__What to work on__.
1. Translate this sentence from the Anyakun biography into Spanish: "In a cabinet reshuffle in March 2024, she was transferred to the Ministry of Labour as the State Minister for Employment and Industrial Relations."
2. Rewrite the part of the Anyakun biography starting at "Three years later, she" and ending at "Executive MBA degree.", with "Executive MBA degree" replaced by "Master of Business Administration degree".

Source document section start

Ugandan logistician and politician

Davinia Esther Anyakun (born 19 April 1976) is a female Ugandan politician and a procurement and logistics professional. She has been the woman Member of Parliament for Nakapiripirit District since 2016, on the ruling National Resistance Movement political party ticket.

Anyakun was first elected to the 10th Parliament (2016-2021). She was re-elected in February 2021, to the 11th Parliament (2021-2026). She was appointed Minister of State for Relief, Disaster Preparedness and Refugees, in the Office of the Prime Minister, in June 2021.

In a cabinet reshuffle in March 2024, she was transferred to the Ministry of Labour as the State Minister for Employment and Industrial Relations.

==Early life and education ==
Anyakun was born on 19 April 1976 in Nakapiripirit District in the Karamoja sub-region, Northern Region of Uganda. She attended Nkoyoyo Boarding Primary School and completed her Primary Leaving Examinations in 1991. She then attended Kangole Senior Secondary School where she obtained her Uganda Certificate of Education in 1995. She then transferred to Mbale Secondary School in 1999 and she graduated with the Uganda Advanced Certificate of Education or A-Level certificate (equivalent to a High School Diploma).

Three years later, she was awarded Diploma in Social Work and Social Administration at Makerere Institute for Social Development. She then obtained a Diploma in Health Administration from Uganda Christian University in Mukono. In 2009, she obtained a Bachelor of Arts degree in procurement and logistics from Nkumba University. Later, she graduated from the Eastern and Southern African Management Institute (ESAMI) with an Executive MBA degree.

Source document section end
Information shown section start

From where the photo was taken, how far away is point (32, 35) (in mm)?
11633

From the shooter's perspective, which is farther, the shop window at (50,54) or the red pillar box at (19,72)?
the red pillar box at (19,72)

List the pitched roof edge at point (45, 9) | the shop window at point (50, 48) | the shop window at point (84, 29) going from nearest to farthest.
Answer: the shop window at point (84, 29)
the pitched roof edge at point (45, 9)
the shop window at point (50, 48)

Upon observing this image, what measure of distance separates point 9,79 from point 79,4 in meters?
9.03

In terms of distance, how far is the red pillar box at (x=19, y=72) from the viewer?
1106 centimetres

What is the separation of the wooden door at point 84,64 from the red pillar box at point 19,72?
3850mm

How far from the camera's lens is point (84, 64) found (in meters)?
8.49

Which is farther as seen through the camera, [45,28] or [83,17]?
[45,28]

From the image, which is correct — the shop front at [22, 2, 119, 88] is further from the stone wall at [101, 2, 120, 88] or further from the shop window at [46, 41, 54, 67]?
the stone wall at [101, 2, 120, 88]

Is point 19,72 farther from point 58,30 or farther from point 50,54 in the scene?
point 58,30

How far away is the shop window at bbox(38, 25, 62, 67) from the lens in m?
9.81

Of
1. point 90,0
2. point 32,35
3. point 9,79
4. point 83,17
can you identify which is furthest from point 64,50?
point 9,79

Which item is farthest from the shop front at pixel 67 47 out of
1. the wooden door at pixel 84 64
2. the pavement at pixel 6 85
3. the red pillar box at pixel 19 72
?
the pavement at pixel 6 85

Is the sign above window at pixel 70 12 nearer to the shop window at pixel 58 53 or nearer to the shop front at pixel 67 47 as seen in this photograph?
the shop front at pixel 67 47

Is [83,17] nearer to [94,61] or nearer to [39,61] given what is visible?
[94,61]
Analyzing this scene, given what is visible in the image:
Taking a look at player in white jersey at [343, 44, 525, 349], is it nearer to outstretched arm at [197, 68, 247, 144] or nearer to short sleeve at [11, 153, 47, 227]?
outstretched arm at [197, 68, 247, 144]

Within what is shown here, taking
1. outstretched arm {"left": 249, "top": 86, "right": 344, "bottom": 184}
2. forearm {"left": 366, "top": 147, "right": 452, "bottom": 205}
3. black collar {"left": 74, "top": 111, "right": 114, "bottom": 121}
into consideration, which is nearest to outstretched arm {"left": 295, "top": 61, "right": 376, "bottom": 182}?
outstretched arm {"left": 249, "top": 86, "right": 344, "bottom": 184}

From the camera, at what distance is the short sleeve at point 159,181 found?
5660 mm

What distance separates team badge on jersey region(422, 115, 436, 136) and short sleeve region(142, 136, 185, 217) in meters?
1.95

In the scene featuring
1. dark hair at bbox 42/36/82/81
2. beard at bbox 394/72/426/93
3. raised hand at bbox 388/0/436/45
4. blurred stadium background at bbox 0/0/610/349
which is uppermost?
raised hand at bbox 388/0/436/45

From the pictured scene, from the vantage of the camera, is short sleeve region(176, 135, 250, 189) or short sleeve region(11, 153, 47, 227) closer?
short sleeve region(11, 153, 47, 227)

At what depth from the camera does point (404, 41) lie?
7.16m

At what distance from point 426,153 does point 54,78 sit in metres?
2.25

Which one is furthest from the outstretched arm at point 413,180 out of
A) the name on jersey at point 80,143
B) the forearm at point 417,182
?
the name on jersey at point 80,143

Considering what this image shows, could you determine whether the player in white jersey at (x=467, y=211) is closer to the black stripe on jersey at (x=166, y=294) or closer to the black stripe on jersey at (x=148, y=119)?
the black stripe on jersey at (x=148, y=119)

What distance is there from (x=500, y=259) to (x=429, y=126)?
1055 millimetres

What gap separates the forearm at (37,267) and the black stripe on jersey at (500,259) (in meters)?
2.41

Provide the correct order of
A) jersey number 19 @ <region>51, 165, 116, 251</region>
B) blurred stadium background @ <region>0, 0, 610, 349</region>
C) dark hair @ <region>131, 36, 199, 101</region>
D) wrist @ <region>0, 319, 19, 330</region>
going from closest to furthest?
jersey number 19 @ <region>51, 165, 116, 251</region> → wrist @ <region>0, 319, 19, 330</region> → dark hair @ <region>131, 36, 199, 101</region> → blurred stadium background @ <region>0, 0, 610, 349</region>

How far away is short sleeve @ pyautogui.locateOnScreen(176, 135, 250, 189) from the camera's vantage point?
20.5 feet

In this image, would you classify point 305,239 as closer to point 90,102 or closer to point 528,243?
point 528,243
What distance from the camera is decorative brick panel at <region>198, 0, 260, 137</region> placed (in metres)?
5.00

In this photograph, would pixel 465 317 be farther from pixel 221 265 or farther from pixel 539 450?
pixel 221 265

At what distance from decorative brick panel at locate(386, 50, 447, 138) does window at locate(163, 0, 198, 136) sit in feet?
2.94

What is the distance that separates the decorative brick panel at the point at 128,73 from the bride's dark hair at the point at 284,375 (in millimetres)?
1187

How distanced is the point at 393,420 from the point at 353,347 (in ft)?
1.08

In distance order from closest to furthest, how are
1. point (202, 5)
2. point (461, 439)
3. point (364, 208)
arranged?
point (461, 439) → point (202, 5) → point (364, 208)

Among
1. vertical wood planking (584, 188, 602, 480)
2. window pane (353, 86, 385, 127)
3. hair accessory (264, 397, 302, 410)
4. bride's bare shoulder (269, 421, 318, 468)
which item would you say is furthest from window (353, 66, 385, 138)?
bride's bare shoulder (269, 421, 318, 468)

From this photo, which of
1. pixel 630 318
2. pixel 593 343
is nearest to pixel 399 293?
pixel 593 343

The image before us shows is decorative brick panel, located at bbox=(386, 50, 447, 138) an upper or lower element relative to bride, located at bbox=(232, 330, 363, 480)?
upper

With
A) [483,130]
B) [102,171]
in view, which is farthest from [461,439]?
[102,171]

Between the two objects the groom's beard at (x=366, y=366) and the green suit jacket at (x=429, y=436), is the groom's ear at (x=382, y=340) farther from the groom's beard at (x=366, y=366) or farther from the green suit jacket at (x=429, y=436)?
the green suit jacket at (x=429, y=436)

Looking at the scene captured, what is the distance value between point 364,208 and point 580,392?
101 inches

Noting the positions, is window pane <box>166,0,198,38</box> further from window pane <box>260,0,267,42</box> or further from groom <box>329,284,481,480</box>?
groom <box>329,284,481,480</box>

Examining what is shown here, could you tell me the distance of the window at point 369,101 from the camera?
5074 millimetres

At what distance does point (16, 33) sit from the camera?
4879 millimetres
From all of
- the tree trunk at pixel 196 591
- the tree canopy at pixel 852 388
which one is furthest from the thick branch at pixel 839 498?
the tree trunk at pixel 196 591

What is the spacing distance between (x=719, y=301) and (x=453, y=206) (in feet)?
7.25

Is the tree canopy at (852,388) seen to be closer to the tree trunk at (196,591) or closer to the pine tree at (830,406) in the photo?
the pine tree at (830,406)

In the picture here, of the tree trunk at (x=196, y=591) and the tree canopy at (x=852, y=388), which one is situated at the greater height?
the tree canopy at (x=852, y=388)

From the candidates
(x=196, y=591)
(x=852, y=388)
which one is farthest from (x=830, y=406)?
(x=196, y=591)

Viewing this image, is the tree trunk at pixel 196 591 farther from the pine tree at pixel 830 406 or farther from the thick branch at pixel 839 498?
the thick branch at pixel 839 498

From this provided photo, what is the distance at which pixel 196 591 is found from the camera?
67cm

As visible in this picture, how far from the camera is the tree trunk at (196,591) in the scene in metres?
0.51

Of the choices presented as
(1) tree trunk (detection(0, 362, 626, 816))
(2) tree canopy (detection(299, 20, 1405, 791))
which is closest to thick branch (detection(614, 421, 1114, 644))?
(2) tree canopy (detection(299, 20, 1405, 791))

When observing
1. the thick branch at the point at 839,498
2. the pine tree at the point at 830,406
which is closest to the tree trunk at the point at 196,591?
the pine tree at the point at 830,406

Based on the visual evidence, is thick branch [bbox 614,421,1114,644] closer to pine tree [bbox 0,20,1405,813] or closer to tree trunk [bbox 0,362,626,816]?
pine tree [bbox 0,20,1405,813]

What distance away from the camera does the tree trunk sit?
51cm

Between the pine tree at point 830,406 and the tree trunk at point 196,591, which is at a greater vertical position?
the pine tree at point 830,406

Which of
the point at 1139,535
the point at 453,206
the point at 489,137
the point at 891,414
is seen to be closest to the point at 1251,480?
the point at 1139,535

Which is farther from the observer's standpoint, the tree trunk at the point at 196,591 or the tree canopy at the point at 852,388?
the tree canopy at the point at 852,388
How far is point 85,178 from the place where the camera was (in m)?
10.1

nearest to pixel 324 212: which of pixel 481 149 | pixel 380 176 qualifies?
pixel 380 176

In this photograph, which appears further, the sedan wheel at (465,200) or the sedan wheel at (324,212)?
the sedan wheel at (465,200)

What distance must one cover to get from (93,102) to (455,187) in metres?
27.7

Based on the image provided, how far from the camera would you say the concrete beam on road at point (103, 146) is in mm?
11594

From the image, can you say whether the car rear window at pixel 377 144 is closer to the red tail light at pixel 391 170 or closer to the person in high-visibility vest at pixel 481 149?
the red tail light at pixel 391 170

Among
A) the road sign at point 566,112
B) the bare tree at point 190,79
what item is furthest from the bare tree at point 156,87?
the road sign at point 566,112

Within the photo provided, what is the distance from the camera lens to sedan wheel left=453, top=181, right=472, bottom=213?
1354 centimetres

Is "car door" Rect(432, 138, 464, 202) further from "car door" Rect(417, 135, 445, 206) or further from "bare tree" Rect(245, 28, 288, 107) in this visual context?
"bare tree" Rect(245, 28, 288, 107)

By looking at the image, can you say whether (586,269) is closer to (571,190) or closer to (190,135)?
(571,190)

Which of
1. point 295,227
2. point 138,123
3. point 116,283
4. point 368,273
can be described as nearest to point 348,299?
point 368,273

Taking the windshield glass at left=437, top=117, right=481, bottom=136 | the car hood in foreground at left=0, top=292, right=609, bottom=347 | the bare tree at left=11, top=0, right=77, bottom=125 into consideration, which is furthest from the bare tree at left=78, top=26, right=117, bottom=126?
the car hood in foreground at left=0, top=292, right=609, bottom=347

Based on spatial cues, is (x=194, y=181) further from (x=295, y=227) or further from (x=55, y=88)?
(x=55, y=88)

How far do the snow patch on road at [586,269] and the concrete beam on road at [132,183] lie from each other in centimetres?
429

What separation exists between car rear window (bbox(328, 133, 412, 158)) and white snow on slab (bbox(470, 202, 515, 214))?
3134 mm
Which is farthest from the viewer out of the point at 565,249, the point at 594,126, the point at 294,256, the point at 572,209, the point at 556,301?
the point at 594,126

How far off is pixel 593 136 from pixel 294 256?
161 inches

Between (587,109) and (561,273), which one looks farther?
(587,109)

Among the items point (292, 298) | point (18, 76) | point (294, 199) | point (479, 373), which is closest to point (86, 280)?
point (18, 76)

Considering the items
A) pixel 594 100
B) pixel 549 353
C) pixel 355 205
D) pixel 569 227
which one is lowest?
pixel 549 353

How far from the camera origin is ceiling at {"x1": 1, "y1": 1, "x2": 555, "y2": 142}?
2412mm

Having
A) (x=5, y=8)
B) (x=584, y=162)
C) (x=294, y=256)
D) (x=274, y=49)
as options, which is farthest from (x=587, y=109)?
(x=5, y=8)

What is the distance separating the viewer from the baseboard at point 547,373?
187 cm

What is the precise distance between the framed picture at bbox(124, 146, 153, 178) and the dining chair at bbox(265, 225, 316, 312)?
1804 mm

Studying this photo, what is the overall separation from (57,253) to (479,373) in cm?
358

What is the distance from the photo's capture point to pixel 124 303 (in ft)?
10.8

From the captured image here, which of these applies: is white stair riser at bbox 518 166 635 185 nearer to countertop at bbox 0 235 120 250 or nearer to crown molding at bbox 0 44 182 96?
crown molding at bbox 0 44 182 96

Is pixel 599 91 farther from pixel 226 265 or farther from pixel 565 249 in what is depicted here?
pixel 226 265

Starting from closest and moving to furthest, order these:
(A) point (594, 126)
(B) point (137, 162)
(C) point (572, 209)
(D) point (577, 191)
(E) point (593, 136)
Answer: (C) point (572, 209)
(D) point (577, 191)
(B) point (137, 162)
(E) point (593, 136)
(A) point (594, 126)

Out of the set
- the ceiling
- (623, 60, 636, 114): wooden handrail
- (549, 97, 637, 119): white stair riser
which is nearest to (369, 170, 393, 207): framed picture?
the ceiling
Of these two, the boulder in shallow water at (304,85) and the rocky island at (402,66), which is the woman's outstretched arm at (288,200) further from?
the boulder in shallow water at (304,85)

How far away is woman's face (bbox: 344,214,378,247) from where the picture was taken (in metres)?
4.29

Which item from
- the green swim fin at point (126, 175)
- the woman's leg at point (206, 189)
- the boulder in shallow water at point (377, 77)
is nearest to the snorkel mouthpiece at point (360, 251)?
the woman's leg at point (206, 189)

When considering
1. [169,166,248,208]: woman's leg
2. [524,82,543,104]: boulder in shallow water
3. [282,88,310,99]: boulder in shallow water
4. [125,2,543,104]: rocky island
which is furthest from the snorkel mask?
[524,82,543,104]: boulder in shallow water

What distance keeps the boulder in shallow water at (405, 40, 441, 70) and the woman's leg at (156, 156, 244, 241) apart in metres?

Information shown section end

__Answers by task__.
1. En una reorganización del gabinete en marzo de 2024, fue trasladada al Ministerio de Trabajo como Ministra de Estado para el Empleo y las Relaciones Laborales.

2.
Three years later, she was awarded Diploma in Social Work and Social Administration at Makerere Institute for Social Development. She then obtained a Diploma in Health Administration from Uganda Christian University in Mukono. In 2009, she obtained a Bachelor of Arts degree in procurement and logistics from Nkumba University. Later, she graduated from the Eastern and Southern African Management Institute (ESAMI) with an Master of Business Administration degree.